• _SET PROBLEM_
Pull out every line of the material below that contains the string "item", treating uppercase and lowercase as different.

• _DATA SHOWN_
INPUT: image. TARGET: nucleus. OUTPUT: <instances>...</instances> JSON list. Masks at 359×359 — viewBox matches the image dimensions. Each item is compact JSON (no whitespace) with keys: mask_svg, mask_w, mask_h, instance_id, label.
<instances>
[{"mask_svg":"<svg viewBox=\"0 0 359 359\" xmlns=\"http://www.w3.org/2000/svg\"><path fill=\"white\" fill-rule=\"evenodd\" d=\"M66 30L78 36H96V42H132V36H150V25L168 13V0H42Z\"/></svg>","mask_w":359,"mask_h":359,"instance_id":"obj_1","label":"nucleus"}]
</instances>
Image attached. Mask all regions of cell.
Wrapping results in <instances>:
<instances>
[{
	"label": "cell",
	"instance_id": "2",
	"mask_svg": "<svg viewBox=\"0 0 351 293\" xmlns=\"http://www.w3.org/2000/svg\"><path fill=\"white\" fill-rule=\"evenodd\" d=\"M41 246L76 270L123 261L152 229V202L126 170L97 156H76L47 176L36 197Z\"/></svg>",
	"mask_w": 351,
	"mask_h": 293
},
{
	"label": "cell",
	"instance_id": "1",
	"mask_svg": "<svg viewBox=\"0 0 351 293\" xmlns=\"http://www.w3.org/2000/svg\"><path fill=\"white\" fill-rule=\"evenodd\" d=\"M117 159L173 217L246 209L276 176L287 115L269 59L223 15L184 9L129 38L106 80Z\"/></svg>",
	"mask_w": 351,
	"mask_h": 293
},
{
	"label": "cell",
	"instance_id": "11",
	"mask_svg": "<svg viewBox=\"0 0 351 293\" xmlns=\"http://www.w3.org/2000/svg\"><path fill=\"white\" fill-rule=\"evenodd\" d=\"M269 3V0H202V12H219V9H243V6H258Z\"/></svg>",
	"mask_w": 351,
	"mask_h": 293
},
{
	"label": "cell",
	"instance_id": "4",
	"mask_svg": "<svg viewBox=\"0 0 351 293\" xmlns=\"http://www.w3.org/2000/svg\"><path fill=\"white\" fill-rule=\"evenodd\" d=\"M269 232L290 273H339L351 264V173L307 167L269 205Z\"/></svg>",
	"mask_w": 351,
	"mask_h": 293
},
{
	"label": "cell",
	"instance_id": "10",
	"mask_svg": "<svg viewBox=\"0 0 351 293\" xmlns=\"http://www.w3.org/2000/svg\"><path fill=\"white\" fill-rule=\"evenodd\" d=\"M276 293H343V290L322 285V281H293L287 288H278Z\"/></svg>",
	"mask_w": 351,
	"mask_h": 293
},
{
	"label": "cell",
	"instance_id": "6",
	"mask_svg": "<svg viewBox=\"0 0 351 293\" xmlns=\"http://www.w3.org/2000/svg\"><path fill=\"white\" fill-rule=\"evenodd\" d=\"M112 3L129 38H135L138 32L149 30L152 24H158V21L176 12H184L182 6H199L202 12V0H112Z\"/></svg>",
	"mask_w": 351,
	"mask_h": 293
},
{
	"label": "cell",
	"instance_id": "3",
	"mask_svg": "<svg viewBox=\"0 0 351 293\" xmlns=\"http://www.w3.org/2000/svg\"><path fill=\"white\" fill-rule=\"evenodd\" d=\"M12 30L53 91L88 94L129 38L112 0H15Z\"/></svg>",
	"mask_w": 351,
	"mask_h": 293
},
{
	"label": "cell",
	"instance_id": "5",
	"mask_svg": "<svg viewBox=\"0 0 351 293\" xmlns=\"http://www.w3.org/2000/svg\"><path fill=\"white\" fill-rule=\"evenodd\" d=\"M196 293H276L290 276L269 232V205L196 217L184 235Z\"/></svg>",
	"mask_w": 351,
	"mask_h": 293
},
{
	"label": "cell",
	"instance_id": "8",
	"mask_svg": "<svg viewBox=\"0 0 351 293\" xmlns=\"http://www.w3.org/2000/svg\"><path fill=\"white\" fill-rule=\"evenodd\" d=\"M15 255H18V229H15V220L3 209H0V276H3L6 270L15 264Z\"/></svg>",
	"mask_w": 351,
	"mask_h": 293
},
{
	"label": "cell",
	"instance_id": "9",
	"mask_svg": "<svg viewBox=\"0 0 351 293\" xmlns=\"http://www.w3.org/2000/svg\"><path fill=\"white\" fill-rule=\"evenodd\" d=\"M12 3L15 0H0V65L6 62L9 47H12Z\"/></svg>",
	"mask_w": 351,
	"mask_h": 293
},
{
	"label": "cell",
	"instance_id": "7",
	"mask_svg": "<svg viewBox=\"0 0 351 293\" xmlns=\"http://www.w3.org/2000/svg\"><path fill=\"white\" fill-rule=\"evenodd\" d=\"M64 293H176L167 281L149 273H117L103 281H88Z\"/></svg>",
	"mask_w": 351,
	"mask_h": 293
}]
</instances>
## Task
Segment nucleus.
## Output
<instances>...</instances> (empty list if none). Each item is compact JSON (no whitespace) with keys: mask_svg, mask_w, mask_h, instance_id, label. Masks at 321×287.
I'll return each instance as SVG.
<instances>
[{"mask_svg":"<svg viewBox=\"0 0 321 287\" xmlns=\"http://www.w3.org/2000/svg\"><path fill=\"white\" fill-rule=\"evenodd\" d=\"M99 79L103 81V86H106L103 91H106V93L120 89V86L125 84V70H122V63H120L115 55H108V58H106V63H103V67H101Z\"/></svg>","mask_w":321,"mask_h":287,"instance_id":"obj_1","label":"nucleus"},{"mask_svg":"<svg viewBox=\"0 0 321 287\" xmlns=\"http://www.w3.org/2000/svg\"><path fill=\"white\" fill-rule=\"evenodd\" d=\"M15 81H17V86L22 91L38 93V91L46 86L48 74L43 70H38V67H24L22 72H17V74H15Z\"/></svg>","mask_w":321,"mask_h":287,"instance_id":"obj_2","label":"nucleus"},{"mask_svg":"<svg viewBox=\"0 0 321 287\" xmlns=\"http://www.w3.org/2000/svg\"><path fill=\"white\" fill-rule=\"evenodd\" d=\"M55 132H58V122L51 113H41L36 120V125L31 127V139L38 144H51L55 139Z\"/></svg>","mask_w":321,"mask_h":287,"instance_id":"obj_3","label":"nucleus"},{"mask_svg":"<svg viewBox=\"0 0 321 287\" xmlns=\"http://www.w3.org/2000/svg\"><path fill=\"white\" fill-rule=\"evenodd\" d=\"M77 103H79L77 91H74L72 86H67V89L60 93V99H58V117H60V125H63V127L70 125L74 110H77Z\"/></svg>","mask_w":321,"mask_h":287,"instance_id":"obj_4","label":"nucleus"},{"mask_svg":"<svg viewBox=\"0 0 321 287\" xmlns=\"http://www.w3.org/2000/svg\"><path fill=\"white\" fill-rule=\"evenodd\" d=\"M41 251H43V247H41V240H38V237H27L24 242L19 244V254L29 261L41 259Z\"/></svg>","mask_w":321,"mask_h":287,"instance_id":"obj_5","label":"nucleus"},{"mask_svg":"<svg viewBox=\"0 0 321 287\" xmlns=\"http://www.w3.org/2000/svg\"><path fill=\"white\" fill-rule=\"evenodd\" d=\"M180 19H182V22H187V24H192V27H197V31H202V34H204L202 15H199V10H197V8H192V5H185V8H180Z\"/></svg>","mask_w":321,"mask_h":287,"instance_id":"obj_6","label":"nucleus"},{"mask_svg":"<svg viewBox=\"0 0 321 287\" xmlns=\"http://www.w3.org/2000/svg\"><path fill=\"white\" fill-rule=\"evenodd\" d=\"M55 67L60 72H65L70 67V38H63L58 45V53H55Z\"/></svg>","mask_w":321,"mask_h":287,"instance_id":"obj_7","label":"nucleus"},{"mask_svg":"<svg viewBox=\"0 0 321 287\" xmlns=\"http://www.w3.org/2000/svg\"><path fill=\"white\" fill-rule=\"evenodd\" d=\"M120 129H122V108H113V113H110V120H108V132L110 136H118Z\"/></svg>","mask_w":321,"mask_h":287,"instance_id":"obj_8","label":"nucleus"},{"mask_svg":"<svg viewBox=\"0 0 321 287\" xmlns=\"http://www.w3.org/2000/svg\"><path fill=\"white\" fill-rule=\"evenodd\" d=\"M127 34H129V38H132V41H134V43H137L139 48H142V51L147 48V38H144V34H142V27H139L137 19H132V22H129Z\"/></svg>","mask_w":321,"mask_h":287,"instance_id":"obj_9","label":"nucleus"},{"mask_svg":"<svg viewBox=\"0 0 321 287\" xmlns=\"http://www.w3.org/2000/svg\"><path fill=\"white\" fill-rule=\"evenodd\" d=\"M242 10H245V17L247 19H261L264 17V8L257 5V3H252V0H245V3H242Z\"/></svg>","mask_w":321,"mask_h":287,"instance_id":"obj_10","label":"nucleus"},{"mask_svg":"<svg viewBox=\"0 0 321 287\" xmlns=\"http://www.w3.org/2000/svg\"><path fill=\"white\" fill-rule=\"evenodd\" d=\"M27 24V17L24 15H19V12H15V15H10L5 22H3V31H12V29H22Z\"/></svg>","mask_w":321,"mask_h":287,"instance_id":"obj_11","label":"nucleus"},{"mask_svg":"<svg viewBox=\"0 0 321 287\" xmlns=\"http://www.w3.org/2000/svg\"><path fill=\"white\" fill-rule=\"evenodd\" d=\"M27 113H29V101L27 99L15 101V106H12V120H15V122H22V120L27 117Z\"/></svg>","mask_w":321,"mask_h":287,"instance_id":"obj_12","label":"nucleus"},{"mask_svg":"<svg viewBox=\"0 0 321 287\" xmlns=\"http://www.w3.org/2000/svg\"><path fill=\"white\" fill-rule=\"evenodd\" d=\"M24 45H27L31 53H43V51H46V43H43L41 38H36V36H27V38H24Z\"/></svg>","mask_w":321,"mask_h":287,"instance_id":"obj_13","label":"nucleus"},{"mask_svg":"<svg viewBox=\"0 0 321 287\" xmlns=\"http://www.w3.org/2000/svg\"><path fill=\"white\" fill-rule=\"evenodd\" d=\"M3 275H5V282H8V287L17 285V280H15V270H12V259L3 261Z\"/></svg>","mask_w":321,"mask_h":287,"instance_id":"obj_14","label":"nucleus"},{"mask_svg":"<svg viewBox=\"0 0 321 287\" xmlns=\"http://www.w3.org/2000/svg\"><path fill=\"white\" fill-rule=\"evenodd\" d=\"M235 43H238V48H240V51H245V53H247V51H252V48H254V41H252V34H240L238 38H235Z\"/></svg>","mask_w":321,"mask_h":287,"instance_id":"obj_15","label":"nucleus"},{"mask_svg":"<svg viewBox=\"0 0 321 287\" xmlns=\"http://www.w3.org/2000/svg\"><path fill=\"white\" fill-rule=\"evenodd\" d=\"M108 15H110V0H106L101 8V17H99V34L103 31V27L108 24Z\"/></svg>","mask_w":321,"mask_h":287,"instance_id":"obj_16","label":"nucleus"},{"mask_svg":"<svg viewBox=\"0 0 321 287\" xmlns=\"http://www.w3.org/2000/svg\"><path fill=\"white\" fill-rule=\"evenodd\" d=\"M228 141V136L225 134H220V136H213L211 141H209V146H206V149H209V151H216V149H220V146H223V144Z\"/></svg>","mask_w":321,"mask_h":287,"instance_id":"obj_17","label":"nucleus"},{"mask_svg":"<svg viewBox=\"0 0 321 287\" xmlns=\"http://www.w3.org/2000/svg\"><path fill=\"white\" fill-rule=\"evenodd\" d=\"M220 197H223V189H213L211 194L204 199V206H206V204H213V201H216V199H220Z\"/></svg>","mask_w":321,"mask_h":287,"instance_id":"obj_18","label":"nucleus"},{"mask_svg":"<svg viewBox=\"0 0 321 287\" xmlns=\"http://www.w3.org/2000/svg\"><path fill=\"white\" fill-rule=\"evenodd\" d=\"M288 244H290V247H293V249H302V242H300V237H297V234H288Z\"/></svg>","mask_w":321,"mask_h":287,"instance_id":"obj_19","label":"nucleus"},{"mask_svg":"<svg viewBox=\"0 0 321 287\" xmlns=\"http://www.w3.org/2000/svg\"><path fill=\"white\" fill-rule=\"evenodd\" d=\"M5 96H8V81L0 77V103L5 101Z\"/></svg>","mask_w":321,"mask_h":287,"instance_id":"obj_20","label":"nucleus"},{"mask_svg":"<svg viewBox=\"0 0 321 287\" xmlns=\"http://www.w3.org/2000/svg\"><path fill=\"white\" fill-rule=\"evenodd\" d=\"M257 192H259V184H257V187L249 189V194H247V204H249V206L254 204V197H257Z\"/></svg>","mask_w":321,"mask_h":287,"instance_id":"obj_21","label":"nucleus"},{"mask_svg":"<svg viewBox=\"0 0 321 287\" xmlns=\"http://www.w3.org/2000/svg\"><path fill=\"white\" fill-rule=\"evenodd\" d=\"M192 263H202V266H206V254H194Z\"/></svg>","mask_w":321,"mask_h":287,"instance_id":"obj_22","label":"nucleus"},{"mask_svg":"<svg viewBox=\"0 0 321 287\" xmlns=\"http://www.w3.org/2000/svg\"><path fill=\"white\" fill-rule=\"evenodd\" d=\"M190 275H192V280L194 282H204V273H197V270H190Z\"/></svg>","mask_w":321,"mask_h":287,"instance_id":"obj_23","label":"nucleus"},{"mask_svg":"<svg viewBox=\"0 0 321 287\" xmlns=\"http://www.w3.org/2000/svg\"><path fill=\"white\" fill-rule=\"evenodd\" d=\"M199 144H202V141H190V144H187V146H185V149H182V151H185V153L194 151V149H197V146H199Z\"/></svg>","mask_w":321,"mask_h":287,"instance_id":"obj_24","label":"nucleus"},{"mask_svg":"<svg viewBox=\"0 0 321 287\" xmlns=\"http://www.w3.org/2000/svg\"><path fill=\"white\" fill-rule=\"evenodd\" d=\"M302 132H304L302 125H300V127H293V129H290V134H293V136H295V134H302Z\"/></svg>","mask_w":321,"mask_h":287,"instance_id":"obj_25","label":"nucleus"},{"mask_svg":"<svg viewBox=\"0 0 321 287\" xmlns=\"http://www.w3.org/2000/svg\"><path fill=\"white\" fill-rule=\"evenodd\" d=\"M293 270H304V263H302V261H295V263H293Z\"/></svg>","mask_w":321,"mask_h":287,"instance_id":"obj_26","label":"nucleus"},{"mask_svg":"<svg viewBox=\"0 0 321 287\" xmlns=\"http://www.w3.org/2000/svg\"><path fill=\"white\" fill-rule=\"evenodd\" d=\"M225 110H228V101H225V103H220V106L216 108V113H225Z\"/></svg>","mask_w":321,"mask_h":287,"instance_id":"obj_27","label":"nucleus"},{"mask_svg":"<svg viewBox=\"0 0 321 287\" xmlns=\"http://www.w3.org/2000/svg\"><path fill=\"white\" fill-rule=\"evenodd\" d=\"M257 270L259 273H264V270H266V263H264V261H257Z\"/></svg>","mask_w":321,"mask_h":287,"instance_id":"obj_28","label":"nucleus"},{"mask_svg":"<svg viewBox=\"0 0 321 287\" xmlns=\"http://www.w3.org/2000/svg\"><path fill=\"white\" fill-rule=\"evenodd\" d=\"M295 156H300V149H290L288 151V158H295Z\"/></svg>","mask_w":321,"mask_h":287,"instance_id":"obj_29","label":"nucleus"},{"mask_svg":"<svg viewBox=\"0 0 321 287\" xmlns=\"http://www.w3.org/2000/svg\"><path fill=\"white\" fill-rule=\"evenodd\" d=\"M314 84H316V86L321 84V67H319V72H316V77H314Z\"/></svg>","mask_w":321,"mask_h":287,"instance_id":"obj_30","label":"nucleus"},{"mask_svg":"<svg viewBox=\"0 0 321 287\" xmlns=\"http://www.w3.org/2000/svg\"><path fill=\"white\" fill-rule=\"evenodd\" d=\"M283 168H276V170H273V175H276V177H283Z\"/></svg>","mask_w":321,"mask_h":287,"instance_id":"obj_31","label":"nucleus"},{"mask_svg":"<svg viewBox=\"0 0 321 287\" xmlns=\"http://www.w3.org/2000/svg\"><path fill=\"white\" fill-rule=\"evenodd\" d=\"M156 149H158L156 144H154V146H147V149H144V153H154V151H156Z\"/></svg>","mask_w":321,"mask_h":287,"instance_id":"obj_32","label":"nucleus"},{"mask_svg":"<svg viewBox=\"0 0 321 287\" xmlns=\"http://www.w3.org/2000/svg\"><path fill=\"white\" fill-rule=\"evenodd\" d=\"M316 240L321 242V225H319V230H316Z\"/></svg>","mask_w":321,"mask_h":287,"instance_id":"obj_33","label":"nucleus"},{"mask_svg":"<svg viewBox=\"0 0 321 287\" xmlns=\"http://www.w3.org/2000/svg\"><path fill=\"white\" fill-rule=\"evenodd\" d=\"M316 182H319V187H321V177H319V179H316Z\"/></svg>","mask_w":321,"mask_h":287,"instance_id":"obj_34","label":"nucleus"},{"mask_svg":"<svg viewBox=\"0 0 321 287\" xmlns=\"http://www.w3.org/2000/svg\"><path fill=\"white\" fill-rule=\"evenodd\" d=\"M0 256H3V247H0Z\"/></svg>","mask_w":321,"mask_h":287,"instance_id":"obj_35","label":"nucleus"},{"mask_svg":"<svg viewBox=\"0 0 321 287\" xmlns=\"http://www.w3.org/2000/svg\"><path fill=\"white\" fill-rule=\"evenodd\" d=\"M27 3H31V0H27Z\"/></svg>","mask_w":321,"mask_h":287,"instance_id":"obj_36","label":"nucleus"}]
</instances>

• _RESULT FOR THIS EXERCISE_
INPUT: image. TARGET: nucleus. OUTPUT: <instances>...</instances> JSON list. Masks at 359×359 — viewBox matches the image dimensions. Each item is compact JSON (no whitespace) with keys: mask_svg, mask_w, mask_h, instance_id, label.
<instances>...</instances> (empty list if none). Each item is compact JSON (no whitespace) with keys: mask_svg, mask_w, mask_h, instance_id, label. Masks at 321×287.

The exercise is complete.